Wie viele Menschen er töten ließ, läßt sich nicht mit letzter Sicherheit errechnen. Fest steht nur, daß seine eigenen Zahlenangaben übertrieben sind. Danach müßten es Millionen gewesen sein. Er übertrieb nicht etwa aus einem Schuldgefühl heraus, sondern um sich und seine Siege bedeutender erscheinen zu lassen. Konnte er ahnen, daß irgendwann irgendwelche Gelehrte seine Angaben prüfen und in Zweifel ziehen würden? Nicht für sie hatte er seine Rechnungen aufgestellt, sondern für seine Zeitgenossen, denen es nicht möglich war, sie zu überprüfen.

Nach seinen Angaben müßten allein von einem Volk, das er bekriegt hatte, etwa zwei Millionen Tote auf sein Konto kommen. In kritischen Untersuchungen kam man – übrigens nicht um ihn zu retten – zu einem anderen Ergebnis. Danach muß die Zahl der Todesopfer sehr viel niedriger gewesen sein; zusammen mit den Deportierten (die den weitaus größeren Anteil ausgemacht haben) dürften es zwischen einer halben und einer dreiviertel Million gewesen sein. Immerhin war auch das schon eine beträchtliche Leistung.

Andere Völker zu reduzieren, gehörte nicht zu den Zielen seiner Unternehmungen. Das war nur, so könnte man sagen, schwer zu vermeiden. Wohl aber gehörte es dazu, andere Völker finanziell auszunehmen. Sich auf diese Weise von seinen hohen Schulden zu befreien, war sogar eines seiner wichtigsten Anliegen. Schulden hatte er fast immer. Doch nicht etwa, weil er besonders verschwenderisch gelebt hätte; sein Privathaushalt galt als recht bescheiden. Und die drei Villen, die er außerhalb der Stadt besaß, waren mit den vielen luxuriösen Landsitzen jener Zeit kaum zu vergleichen. Zwar wurde er Milliardär, aber es ging ihm nicht um persönlichen Reichtum.

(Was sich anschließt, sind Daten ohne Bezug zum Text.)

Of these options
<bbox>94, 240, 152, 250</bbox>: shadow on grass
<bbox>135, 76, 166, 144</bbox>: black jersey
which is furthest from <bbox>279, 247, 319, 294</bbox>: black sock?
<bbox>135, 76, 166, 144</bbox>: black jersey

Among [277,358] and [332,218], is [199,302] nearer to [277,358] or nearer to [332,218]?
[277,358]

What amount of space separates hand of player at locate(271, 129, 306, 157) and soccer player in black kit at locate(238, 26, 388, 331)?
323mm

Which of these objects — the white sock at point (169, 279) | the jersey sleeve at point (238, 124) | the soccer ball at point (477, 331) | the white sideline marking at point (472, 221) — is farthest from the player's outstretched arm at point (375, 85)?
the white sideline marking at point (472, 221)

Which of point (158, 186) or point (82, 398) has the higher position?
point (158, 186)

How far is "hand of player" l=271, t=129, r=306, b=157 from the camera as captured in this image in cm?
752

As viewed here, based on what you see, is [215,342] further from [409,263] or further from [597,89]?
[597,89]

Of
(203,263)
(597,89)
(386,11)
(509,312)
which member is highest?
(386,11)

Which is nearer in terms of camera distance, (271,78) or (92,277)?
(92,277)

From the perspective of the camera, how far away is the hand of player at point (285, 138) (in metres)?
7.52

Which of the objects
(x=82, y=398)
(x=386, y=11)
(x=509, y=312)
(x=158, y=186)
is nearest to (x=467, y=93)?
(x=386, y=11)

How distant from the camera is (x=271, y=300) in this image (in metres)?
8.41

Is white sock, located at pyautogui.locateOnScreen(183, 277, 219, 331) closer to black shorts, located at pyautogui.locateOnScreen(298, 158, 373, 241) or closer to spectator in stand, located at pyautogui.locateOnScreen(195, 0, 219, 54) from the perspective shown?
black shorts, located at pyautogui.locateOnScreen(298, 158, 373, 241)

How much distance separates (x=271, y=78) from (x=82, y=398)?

Nicht Geld oder Grundstücke oder irgendwelche Wertgegenstände wollte er besitzen, sondern Macht. Das Geld verwandte er nur, um sich die Macht zu sichern. Das heißt, den größten Teil seiner Einnahmen verschenkte er; mit großzügigen Geschenken machte er sich die Menschen geneigt, die er beherrschen wollte.

So hat er zum Beispiel einmal 320 000 minderbemittelten Bürgern, die zur Miete wohnten, für ein Jahr die Miete bezahlt. Das war ein gewaltiger Betrag. Denn Wohnungsmieten waren zu jener Zeit in jener Stadt außerordentlich hoch. Von Jahr zu Jahr stiegen die Grundstückspreise rascher; deswegen wurden die Häuser immer höher gebaut, mit sechs bis sieben Stockwerken. Aber obgleich sie dabei qualitativ ständig schlechter wurden (was häufig zu Einstürzen führte), stiegen die Mieten genauso wie die Grundstückspreise, und weil der Wohnungsbau mit der zunehmenden Nachfrage nicht Schritt hielt, machten Hauswirte und Bauunternehmer die tollsten Geschäfte. Und natürlich auch die Grundstücksmakler.

Für ihn war das kein besonders großer Betrag. Denn bei seinen Unternehmungen hat er Gewinne erreicht wie kein anderer vor ihm oder nach ihm bei ähnlichen Unternehmungen. Aber wie schon gesagt, er behielt sie nicht für sich. Und wenn er sich in der Stadt einen Palast mit einem Park zulegte, wo er seine Geliebte wohnen ließ, dann fiel auch die dafür erforderliche Summe nicht ins Gewicht – im Vergleich zu den Milliarden, die er verschenkt hat.

Bei großen Feiern, nicht Partys für die High Society, sondern Veranstaltungen, an denen die gesamte Bevölkerung teilnahm, gab er Summen aus, die alles bis dahin Übliche weit hinter sich ließen. Seine Gegner hofften, daß er sich auf diese Weise einmal ruinieren würde. Aber sie unterschätzten ihn. Immer wieder konnte er auch für die Unterstützung der Armen oder für die bauliche Verschönerung der Stadt Millionen und Abermillionen zur Verfügung stellen. In der Beschaffung neuer Geldmittel war er in einem Maße erfolgreich, daß sein Erfolg ihm einmal geradezu Schaden brachte: Da hatte er so viel Gold erbeutet und auf den Markt gebracht, daß der Goldwert um ein Viertel sank.